Step 3: Transform Data to Elasticsearch Format
Once you have the data from Genesys, transform it into a format suitable for Elasticsearch. This typically involves converting data into JSON objects as Elasticsearch primarily indexes JSON documents. During this step, map the fields from the Genesys data to the corresponding fields in your Elasticsearch index, ensuring data types and structures are compatible.
Step 4: Set Up Elasticsearch Index
Create an index in Elasticsearch where the data will be stored. Define the index mappings to specify the structure of the data, including field types and any specific indexing options. This step is crucial as it ensures that the data is stored efficiently and is easily searchable.

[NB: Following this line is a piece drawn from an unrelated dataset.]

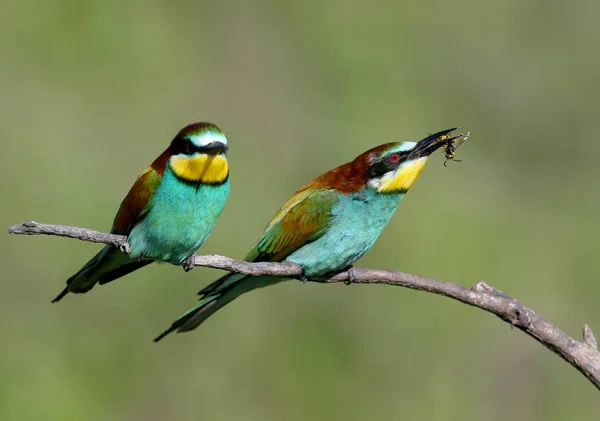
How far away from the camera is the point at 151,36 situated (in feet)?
20.6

Step 5: Authenticate and Connect to Elasticsearch
Establish a secure connection to your Elasticsearch instance. This involves setting up authentication, which may include using API keys, OAuth tokens, or basic authentication depending on your Elasticsearch configuration. Ensure that the connection is secure, especially if Elasticsearch is hosted on a remote server.
Step 6: Load Data into Elasticsearch
Use Elasticsearch's bulk API to efficiently load the transformed Genesys data into your Elasticsearch index. The bulk API can handle large volumes of data in a single request, which reduces overhead and improves throughput. Prepare your data in the bulk API format, with each action (index, create, delete, update) specified before the corresponding data payload.
Step 7: Verify Data Integrity and Monitor
After loading the data, verify that it has been indexed correctly by performing sample searches and checks within Elasticsearch. Ensure that all data fields are correctly mapped and searchable. Set up monitoring to track the performance and health of your Elasticsearch cluster, and schedule regular checks to ensure ongoing data integrity and synchronization between Genesys and Elasticsearch.